Jordan Bardella le répète, il « refusera d’être nommé » à Matignon sans majorité absolue à l’issue des législatives.
Un « appel à la mobilisation » des électeurs, selon ses lieutenants, mais aussi une précaution supplémentaire du RN, déjà en train de lisser son programme radical.
Besoin de «légitimité»
« Si demain je suis en capacité d’être nommé à Matignon et que je n’ai pas de majorité absolue (…) eh bien je refuserai d’être nommé », a lancé le président du Rassemblement national mardi soir sur France 2.
« Un Premier ministre de cohabitation avec une majorité relative ne pourrait pas changer les choses », a-t-il complété mercredi.
« C’est pour que les Français viennent voter », explique Renaud Labaye, bras droit de Marine Le Pen et secrétaire général du groupe RN à l’Assemblée nationale. Le parti d’extrême droite reste marqué par la démobilisation des régionales 2021, durant lesquelles il n’était pas parvenu à remporter la moindre région, malgré des sondages plutôt favorables.
« On n’a pas été traumatisé, mais presque », reconnaît M. Labaye, qui espère cette fois une « participation élevée » pour renforcer la « légitimité » de l’élection.
Après deux ans d’usure des macronistes, privés de majorité absolue à l’Assemblée nationale, les cadres du RN veulent avoir les coudées franches s’ils remportent les législatives le 7 juillet.
Car le risque est réel d’une paralysie de l’Assemblée avec trois blocs sans majorité claire – Nouveau Front populaire, macronistes et RN – et des députés qui pourraient faire tomber le gouvernement à tout moment avec des motions de censure à répétition.

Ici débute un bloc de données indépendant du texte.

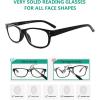 imageEyekepper Classic Reading Glasses for Men 5 Pack Spring Hinges ReadersBlack5pcs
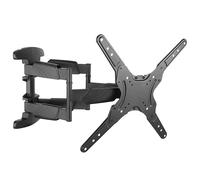 RICOO Support Murale TV Orientable S5044 Inclinable Universel 30-55" (76-140cm) Fix ation Mural Télévision LED/LCD/Incurvée VESA 75 x 75-400 x 400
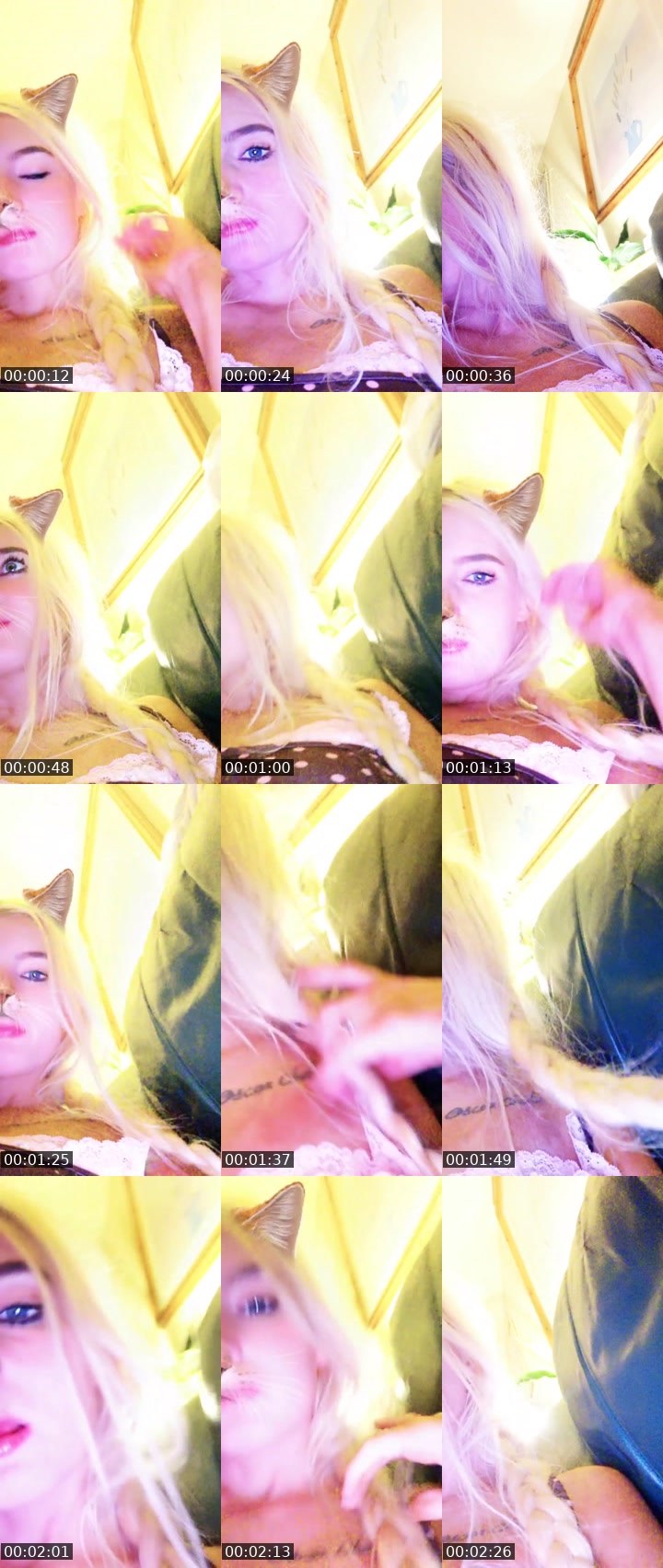 Contact-sheet preview of 𝕭𝖊𝖊💛's Liveme recording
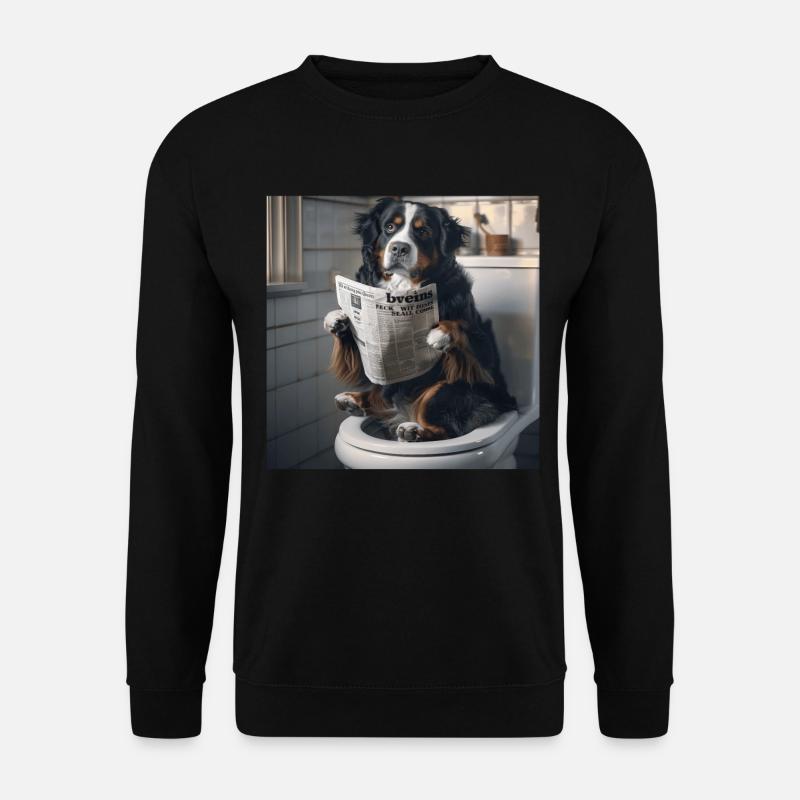 Berner Sennenhund - Unisex Pullover - Schwarz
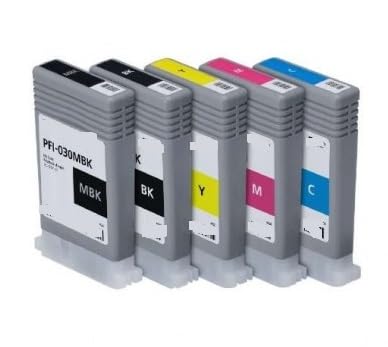 ABC Kompatybilny zestaw 5X tusz do drukarki do Canon PFI-030 imagePROGRAF TA20 TA30 TA20 MFP L24ei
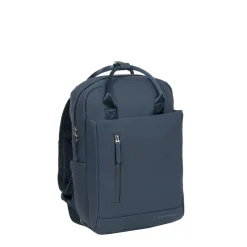 New Rebels Miami Rugzak 9L Waterafstotende Laptop Rugtas 13 inch Schooltas en Werktas van PU Comfortabel Navy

Une autre menace pourrait planer: la constitution encore très hypothétique d’une vaste coalition anti-extrême droite. « Même en cas de majorité relative (du RN) proche de l’absolue (289 sièges), on peut imaginer une alliance de tous les autres blocs », estime la constitutionnaliste Anne Levade.
Non à Matignon ? A voir…
La sentence de Jordan Bardella semble toutefois moins définitive qu’il n’y paraît. Une majorité relative assez large pourrait changer la donne.
« On verra après le second tour s’il y a des gens, peut-être chez LR, qui n’ont pas suivi (le rallié) Eric Ciotti à l’instant T et qui veulent bâtir une majorité avec le RN », temporise Renaud Labaye, par exemple « 260 députés (RN) et 30 députés autour de Ciotti » pour un « contrat de coalition ».
Sur Public Sénat, le député Julien Odoul a aussi renvoyé la question au « choix des Français », en demandant une « majorité stable » pour que Jordan Bardella ne soit « pas à la merci de la première motion de censure » de l’Assemblée nationale.
L’enjeu est d’avoir les « marges de manoeuvre » pour gouverner, sans trop s’abîmer avant la présidentielle de 2027 à laquelle Marine Le Pen entend concourir.
« Jordan Bardella n’a intérêt ni pour lui ni pour le pays à gérer la pénurie et faire passer un budget au 49.3 » cet automne, insiste Renaud Labaye.
«Refus d’obstacle» ?
La sortie de Jordan Bardella s’inscrit plus largement dans une campagne médiatique pour arrondir l’image radicale du parti à la flamme et tenter de convaincre qu’il est capable d’exercer le pouvoir.
Le patron du RN, qui avait déjà temporisé sur l’abrogation de la réforme des retraites d’Emmanuel Macron, a édulcoré les positions lepénistes sur un autre volet mercredi: la politique étrangère.
Il « n’entend pas remettre en cause les engagements » de la France en matière de défense, a-t-il affirmé, alors qu’il y a seulement deux ans Marine Le Pen prônait la sortie du commandement intégré de l’Otan.
« Le RN réclame à cor et à cri son arrivée au pouvoir, mais le plan pour Matignon n’était pas encore prêt » côté programme, juge le sociologue Etienne Ollion, spécialiste du Parlement.